In closing, let's hear it for the ladies this week. Laurel was more put together than she's been all season, as if discovering Oliver's identity and then learning Sara's made her own sense of self suddenly click into place after spending so many episodes adrift. Her little pep talk to Sara worked a bit better than the pep talk she gave Oliver last week, even if it was in response to more of Sara's "I'm not worth anything"/"I'm a monster" attitude. Hopefully, between Laurel believing in Sara and that random cop lady thinking she's a hero, Sara will finally feel more comfortable with her new place in the world and everything will come to a head in the finale.
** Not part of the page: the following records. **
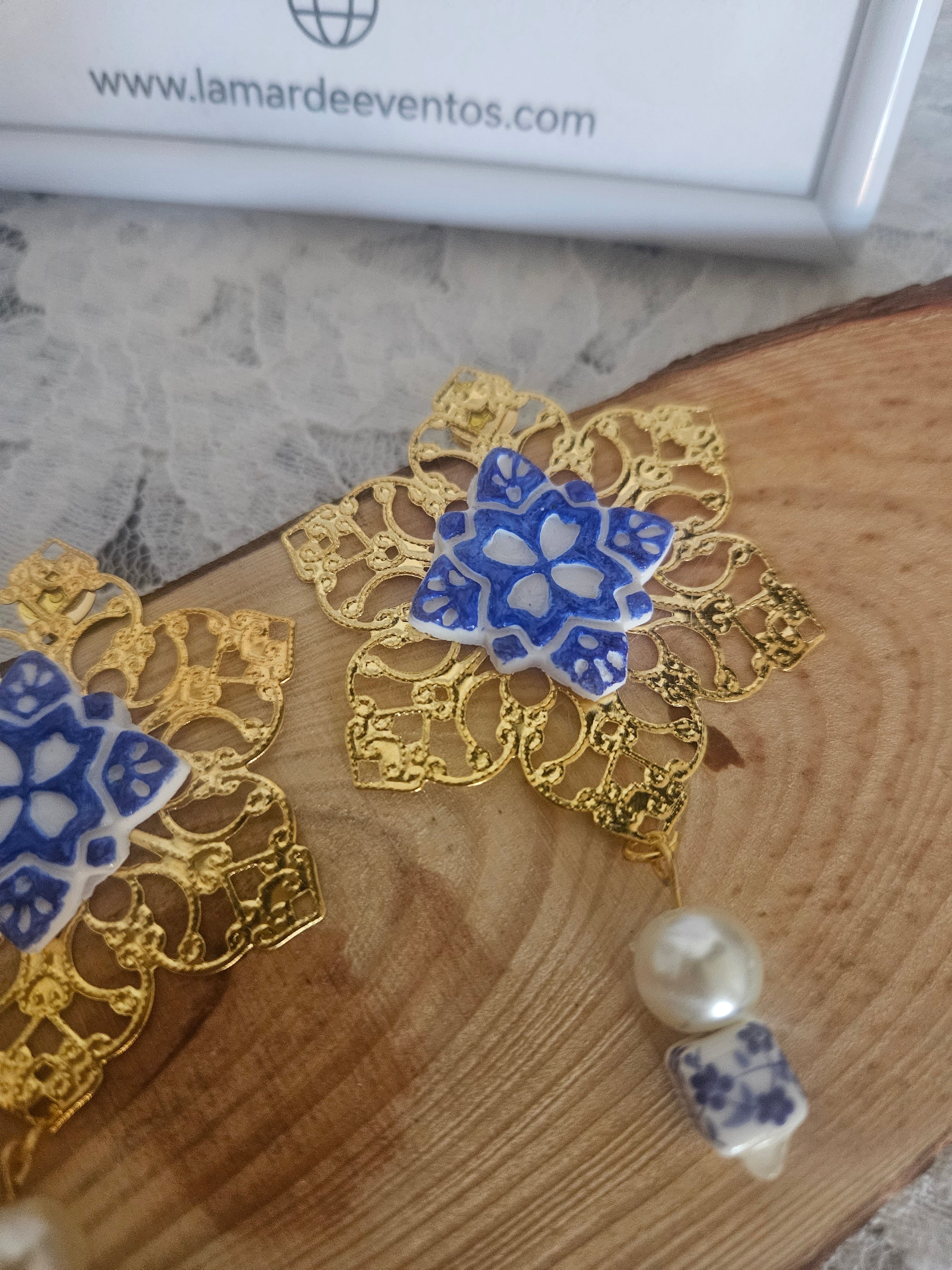 Pendientes Silver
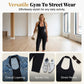 🤸 SUMMER HOT SALE ⚡ Bodycon Fitness & Yoga Jumpsuit – Stretchy Slim Fit, Breathable & Non-Slip Sports Design 🧘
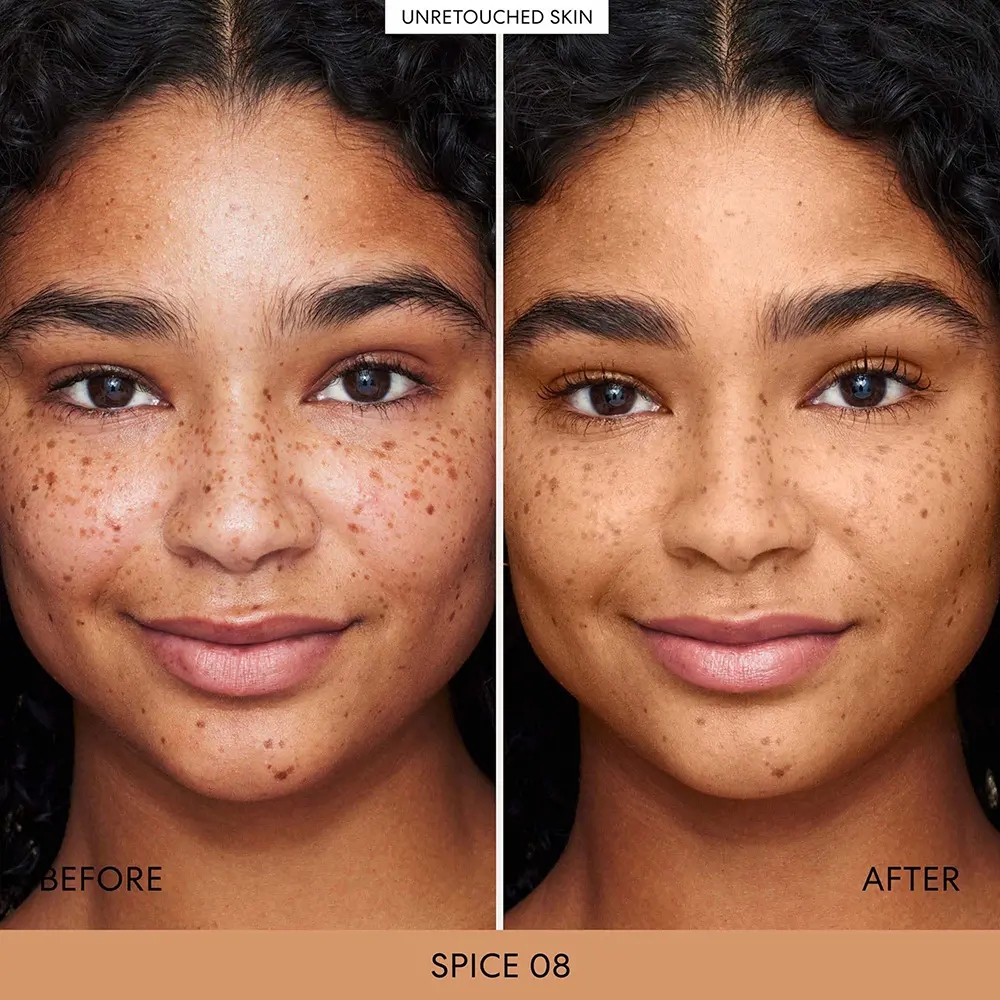 'Complexion Rescue Natural Matte Mineral SPF30' Getönte Feuchtigkeitscreme - 08 Spice 35 ml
Felicity, meanwhile, was back to her regular strong-willed and awesome self. Compare her "I believe in you speech" to Oliver this week to Laurel's from last week, and there's a very clear difference in either how we're supposed to view Felicity and Laurel's respective grasps on Oliver's psychological self, or the writers just have a much better understanding of Felicity's perspective than they have of Laurel's. Probably both. It was a very strong scene for Emily Bett Rickards, especially as she hit caring and tough love, and the decision to have her go for the hug was far superior than to have her go in for a kiss.
Finally, there's Thea, who had to deal with Malcolm showing up to protect her at the train station. If there's one thing I wanted this episode to have more of, it was that sequence. Arrow quietly rehabilitated the character of Thea from a whiny, entitled, and self-centric teen into a confident and emotionally aware young woman; that way, her anger toward Roy, Moira, and Oliver wasn't motivated by a "Why is everyone so horrible to me?" attitude, but was instead spurred by a truthful "If you all were more open, we wouldn't be having these issues in the first place" point of view. So Thea shooting Malcolm—this horrible secret—wasn't shocking to me; rather, it was the obvious result of the wringer that the last few episodes have put her through. She's experienced so much that she's willing to take aim at the last apparent connection to her old life. Of course, that last connection is going to shrug off the bullets, so what happens next is going to be very interesting indeed.
FROM THE QUIVER
– Lian Yu flashbacks were mostly just "Get us to the point where Oliver decides not to cure Slade in the finale." Nothing else of note beyond the fact that David Nykl is dead set on making sure his scenes are, at least, fun.
– Not only did taking over Queen Consolidated deprive Oliver of his fortune, it gave Slade a great place from which to view the destruction of the city. I'm sure that was the main reason he took over the company. I mean, what good is burning a city to the ground if you don't get to watch and bask in the glow?
– "Why does every secret formula have to be a color? Whatever happened to good old-fashioned clear?"
– "You're out of arrows!" "You're not!" Stabbity-stab!
What did you think of "Streets of Fire"?